(Text under study)
□ □ □

That does not arise on Clause 2.

Mr. DAVIES

I knew, after making that statement, that I should not be likely to be allowed to proceed. I was suggesting that it was almost time somebody put into music for grand opera purposes what the Minister says with regard to Clause 2: The cost of providing that benefit will not be met from the Exchequer"— I hope that is clear to every Member of the House. If necessary, I will return to that point later on, in order to emphasise it to the full. He continues: but in consideration of any extra liability that may be imposed on their funds, Approved Societies will be compensated by means of an adjustment of the transfer values which fall to be transferred to the Reserve Suspense Fund on members ceasing to be insured. 6.0 p.m.

I want to know whether, in handling the reserve value of any one of those 80, 000 persons, those persons are going to benefit by affecting the reserve values of other members of the approved societies, or is the adjustment going to be made in respect of the reserve value of each one of those persons? Let me put it thus: If there is not enough money to make up the ledger account in respect of one of those 80, 000 persons, is the actuary going to increase the reserve value in order to make up any deficiency, and to balance the account? Suppose that the reserve value of an insured person is£10. The reserve value is a made value. It is only redeemed from contribution income over each year. Is the Ministry going to appreciate the£10 into£12, in order to get over any difficulties in connection with adjustments on this Clause? I have put one or two problems to the Minister. He knows very much more about it than I do. In any case, he can refer to his brief if he cares to do so, because I am sure he is provided with full information on the subject. I conclude by saying that we are not satisfied with this Bill. We have fought almost every line of Clause 1 and as Clause 2 is the financial pivot upon which all the provisions turn in relation to Clause 1, we shall be compelled, unless we get a very clear and satisfactory reply from the Minister, to oppose this Clause as well. Perhaps the Minister will be good enough to explain, in as simple language as he can, exactly what Clause 2 means, and also the provision as to the year. The year 1933 is stipulated in Sub-section (2) of Clause 2, and I should like very much to know what there is sacrosanct about the year 1933 as regards this Clause, rather than 1935 or 1940.

□ □ □

(Dataset section)
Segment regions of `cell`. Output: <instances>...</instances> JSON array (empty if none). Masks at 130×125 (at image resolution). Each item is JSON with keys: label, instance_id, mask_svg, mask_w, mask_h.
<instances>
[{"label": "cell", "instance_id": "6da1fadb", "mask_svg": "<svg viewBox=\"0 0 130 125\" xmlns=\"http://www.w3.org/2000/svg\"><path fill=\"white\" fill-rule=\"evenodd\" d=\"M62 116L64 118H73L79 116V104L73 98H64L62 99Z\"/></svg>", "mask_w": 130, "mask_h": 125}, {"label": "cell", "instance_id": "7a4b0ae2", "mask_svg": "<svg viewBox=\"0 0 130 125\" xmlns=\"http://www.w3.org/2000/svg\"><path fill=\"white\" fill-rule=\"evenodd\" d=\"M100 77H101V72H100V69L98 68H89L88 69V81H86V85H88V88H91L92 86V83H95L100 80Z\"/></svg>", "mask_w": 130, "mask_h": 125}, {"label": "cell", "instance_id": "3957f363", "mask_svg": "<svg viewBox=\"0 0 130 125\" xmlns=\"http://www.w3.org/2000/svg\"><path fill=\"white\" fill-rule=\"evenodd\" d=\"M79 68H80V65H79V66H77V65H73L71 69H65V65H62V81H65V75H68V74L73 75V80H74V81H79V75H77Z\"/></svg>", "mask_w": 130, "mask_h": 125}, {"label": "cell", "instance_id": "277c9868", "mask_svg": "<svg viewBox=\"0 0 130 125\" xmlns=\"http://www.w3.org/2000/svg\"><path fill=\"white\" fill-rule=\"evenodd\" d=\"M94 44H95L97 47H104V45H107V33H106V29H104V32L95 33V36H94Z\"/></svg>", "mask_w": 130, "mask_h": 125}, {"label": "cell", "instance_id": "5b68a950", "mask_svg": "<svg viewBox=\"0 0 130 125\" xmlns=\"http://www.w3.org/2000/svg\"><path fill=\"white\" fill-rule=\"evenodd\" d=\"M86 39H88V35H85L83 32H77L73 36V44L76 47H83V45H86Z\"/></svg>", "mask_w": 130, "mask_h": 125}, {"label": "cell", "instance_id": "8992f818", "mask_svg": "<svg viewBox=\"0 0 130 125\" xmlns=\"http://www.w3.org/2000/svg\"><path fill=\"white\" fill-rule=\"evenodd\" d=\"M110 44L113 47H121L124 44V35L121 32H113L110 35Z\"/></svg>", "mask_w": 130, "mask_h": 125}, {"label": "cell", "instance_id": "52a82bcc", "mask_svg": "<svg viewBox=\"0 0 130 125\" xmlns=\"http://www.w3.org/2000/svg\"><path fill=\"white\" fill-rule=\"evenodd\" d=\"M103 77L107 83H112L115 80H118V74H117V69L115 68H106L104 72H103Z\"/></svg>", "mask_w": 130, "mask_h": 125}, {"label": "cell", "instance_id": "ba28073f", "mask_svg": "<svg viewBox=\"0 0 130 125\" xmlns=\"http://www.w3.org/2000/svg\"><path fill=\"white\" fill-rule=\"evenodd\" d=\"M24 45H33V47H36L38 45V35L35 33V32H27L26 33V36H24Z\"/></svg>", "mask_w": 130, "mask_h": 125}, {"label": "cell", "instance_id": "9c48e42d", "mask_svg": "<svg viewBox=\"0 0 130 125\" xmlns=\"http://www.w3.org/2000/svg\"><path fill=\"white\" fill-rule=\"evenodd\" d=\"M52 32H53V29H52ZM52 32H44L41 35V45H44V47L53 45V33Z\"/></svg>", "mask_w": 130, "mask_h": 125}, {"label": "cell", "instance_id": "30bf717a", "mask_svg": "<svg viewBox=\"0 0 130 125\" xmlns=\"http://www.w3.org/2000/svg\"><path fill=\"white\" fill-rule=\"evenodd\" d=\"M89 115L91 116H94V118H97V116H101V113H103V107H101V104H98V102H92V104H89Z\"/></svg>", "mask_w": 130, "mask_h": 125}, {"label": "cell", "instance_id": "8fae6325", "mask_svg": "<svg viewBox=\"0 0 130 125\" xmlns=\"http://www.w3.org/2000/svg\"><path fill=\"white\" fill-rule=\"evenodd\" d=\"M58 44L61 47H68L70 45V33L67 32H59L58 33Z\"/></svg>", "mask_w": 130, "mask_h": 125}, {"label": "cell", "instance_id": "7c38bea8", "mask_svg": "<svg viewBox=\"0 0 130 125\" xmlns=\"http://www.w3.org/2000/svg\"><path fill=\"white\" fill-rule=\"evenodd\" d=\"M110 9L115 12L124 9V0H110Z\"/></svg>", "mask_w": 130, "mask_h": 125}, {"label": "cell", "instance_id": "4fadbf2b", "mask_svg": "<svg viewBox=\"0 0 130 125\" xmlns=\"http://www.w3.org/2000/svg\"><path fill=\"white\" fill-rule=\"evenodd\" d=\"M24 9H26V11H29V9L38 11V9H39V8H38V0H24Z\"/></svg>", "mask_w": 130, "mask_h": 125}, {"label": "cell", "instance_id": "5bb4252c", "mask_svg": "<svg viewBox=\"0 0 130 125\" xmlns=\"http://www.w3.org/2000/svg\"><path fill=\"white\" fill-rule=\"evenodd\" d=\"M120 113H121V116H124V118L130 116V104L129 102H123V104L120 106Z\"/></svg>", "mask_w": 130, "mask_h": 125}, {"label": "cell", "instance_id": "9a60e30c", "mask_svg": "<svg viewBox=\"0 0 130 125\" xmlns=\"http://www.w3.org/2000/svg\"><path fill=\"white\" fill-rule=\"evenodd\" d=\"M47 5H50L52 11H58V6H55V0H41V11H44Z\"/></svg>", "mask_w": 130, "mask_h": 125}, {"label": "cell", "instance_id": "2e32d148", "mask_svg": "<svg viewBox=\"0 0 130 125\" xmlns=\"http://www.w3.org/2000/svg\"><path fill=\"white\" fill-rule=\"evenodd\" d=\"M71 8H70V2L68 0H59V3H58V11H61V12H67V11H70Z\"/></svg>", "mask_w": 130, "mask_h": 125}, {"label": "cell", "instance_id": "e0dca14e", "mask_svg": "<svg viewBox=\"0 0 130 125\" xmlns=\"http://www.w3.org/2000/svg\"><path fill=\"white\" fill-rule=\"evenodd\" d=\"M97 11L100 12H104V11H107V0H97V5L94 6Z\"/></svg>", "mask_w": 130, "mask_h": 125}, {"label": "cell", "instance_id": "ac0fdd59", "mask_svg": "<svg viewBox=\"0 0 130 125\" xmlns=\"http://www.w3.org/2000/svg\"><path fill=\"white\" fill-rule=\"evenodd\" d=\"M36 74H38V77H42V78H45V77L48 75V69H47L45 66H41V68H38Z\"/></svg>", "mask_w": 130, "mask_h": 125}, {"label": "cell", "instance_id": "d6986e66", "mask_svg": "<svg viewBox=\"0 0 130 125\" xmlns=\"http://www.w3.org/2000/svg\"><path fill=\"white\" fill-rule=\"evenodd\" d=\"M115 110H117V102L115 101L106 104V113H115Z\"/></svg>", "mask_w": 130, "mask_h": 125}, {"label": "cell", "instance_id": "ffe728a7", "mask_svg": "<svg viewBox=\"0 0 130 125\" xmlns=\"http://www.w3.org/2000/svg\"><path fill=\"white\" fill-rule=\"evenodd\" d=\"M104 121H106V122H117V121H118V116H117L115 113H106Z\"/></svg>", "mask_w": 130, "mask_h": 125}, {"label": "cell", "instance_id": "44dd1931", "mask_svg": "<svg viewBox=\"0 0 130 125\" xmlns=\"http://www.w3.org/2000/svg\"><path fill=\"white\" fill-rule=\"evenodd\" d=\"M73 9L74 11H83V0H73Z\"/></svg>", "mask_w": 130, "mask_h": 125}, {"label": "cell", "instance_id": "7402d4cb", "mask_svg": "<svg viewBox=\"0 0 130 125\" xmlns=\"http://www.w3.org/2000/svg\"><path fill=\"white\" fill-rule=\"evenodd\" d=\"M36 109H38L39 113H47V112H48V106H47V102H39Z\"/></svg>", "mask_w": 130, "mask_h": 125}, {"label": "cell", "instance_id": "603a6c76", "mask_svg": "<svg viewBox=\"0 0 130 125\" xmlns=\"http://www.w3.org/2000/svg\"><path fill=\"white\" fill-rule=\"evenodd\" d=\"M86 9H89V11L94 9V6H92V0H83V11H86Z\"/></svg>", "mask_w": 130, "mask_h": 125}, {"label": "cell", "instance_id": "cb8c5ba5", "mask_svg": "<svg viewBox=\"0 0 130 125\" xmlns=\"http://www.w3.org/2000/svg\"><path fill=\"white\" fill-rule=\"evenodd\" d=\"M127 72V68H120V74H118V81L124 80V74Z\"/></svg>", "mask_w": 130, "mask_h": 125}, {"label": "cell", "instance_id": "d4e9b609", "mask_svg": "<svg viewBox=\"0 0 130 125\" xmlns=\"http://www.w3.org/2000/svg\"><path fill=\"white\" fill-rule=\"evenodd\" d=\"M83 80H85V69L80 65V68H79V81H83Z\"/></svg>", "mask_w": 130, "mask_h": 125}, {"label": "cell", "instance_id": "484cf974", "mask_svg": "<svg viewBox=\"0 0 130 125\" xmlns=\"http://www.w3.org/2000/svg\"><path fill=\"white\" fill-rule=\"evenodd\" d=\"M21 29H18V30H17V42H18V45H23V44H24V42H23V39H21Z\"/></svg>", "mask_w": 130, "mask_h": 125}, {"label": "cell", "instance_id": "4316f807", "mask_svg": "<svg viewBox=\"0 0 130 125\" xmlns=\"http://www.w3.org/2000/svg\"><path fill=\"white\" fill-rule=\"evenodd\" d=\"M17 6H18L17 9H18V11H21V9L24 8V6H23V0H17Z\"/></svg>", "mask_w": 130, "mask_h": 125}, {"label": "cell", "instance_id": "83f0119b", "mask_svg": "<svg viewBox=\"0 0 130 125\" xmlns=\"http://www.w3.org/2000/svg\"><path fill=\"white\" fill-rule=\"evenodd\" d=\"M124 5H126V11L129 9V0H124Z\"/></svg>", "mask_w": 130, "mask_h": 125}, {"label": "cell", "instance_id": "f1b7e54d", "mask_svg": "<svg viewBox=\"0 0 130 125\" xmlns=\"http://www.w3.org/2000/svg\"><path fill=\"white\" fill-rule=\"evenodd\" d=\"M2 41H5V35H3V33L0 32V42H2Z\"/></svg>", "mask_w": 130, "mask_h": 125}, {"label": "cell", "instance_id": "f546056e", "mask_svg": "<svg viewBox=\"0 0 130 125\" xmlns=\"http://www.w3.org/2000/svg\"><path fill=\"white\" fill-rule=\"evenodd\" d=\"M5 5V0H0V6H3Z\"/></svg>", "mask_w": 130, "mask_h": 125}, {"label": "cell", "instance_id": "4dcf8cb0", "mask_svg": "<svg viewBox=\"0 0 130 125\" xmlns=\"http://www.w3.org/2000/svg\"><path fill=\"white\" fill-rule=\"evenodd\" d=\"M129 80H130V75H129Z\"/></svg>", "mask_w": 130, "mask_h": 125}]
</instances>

□ □ □

(Check your understanding)
a) In the parliamentary debate on Clause 2, which year does the speaker say is stipulated in Sub-section (2) of that Clause?
b) Write a continuation of the parliamentary debate on Clause 2, starting after its last sentence.

(Numbered answers)
a) 1933

b)
Sir H. YOUNG

I will try to give the hon. Member the explanation which he requires, but which, if I may say so, he appears to me not to need, for I should like to congratulate him upon his perfect acquaintance with the very difficult matter of reserve values, and the very clear account of them which he has given to the Committee, and upon which, indeed, I can hardly hope to improve. Perhaps, however, it may be assistance to the Committee if I say that this Clause is simply and solely concerned with the finding of finance for the concession of the extension of one year's medical benefit to persons who would otherwise be out of that benefit at the end of 1932. That is what, for the sake of convenience, we call the medical benefit year, which is given as a concession—the extension of insurance rights from the end of 1932 to the end of 1933. This Clause provides for the finding of the money for that concession, and that is the sole purpose of the Clause. The amount involved is about£50, 000.

The hon. Member asked for an explanation of the actual machinery by which that finance is found. Under our insurance scheme benefits and contributions balance only in the case of those who come into insurance at the age of 16. In the case of anyone who comes into insurance at an age over 16, the prospective benefits exceed the prospective contributions, and, in order to make the scheme solvent, the approved society which accepts such a person has to be credited with a sum which is called the reserve value. On his entry into insurance, the society is credited with that reserve value, which is an asset to meet the deficit.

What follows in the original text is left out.